## Description of the task
Please retype the records below exactly, from the first line through the line containing "genus: Dremomys", and leave out any pictures.

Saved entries
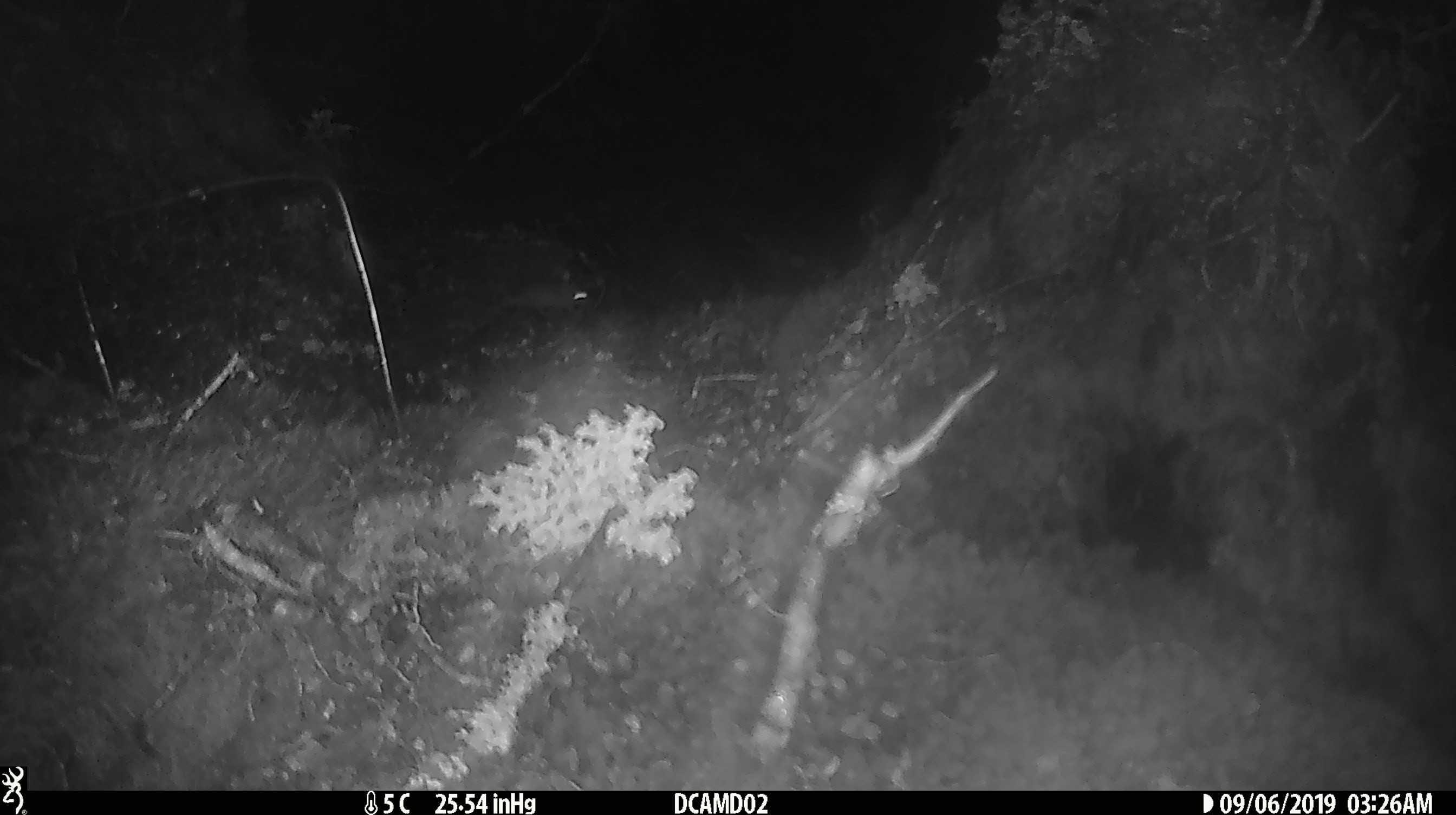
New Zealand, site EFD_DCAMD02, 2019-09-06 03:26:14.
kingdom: Animalia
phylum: Chordata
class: Mammalia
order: Rodentia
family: Muridae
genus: Mus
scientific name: Mus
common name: mouse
Mouse (Mus).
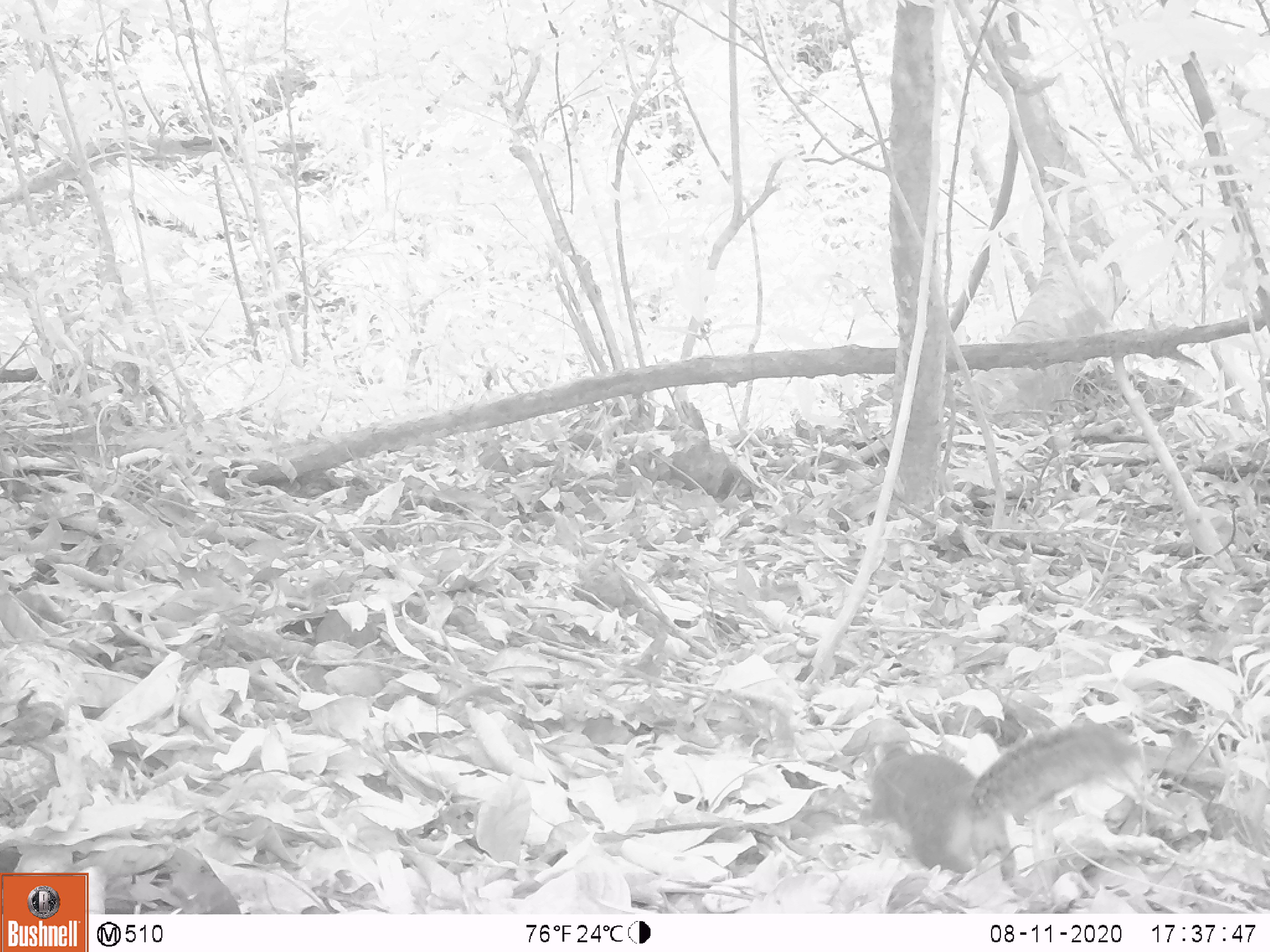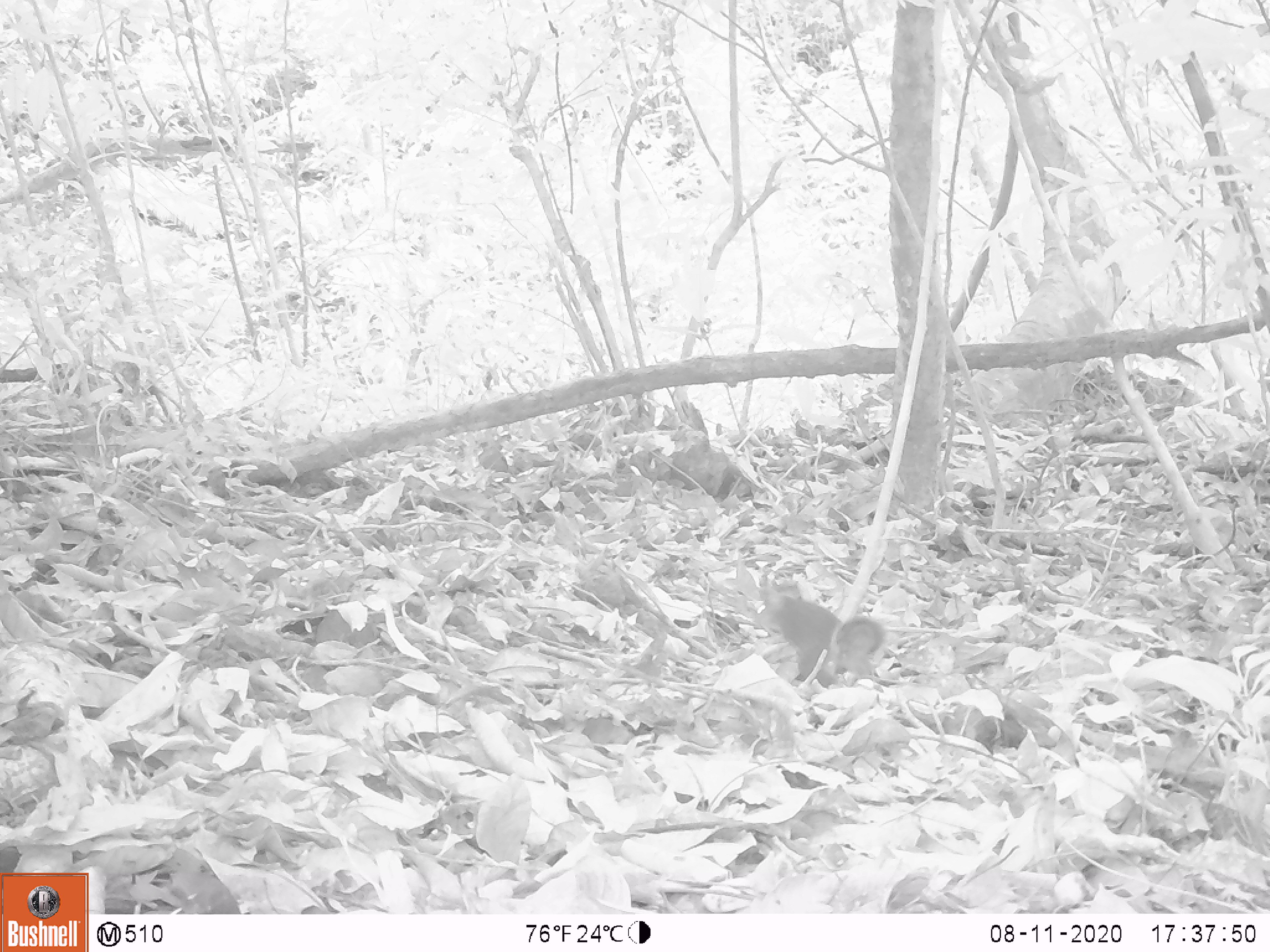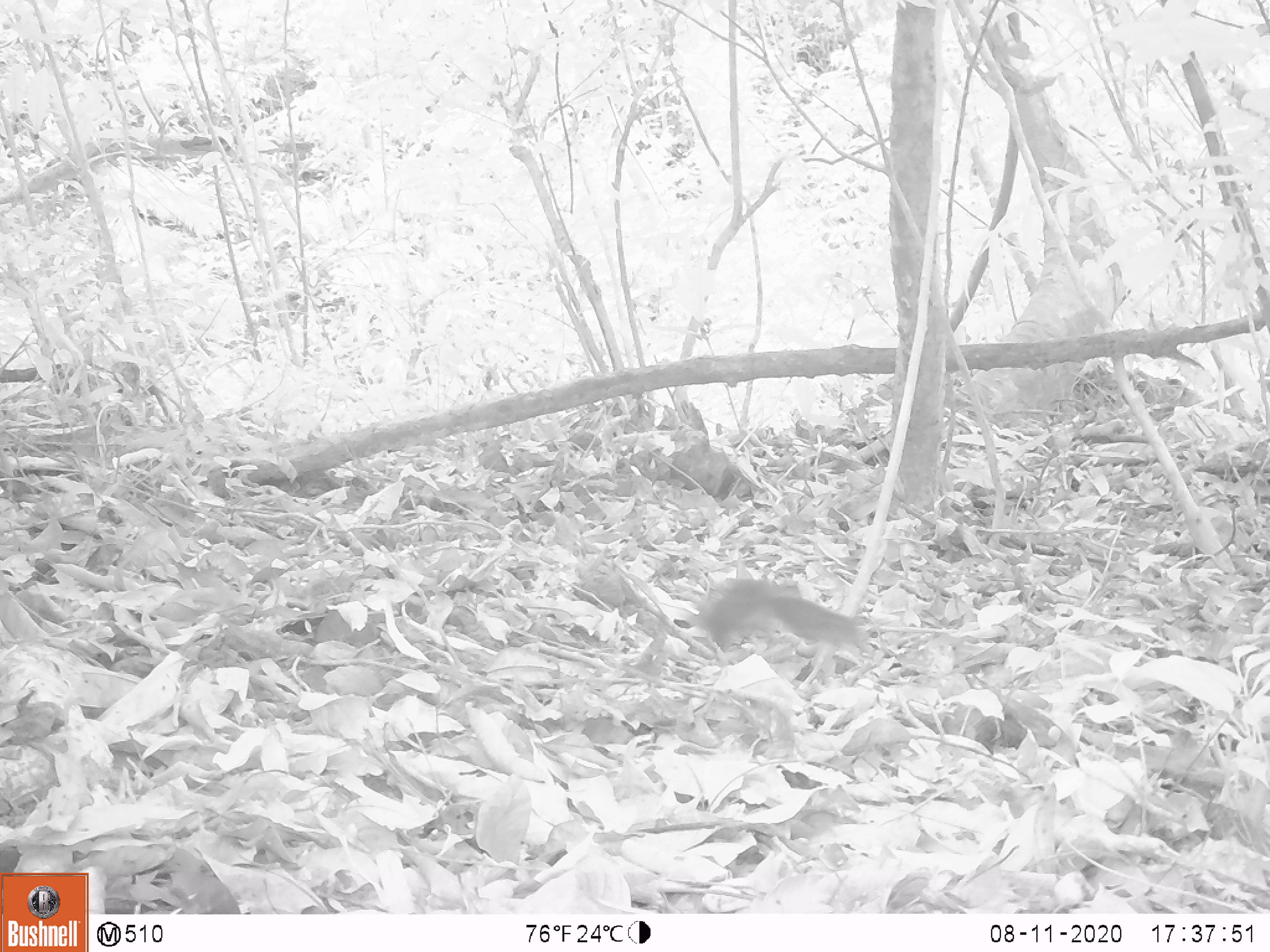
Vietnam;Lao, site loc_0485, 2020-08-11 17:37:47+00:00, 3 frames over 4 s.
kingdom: Animalia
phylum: Chordata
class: Mammalia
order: Rodentia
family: Sciuridae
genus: Dremomys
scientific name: Dremomys rufigenis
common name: red-cheeked squirrel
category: red cheeked squirrel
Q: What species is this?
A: Red cheeked squirrel (red-cheeked squirrel) (Dremomys rufigenis).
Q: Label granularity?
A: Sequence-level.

## Solution for this exercise
New Zealand, site EFD_DCAMD02, 2019-09-06 03:26:14.
kingdom: Animalia
phylum: Chordata
class: Mammalia
order: Rodentia
family: Muridae
genus: Mus
scientific name: Mus
common name: mouse
Mouse (Mus).
Vietnam;Lao, site loc_0485, 2020-08-11 17:37:47+00:00, 3 frames over 4 s.
kingdom: Animalia
phylum: Chordata
class: Mammalia
order: Rodentia
family: Sciuridae
genus: Dremomys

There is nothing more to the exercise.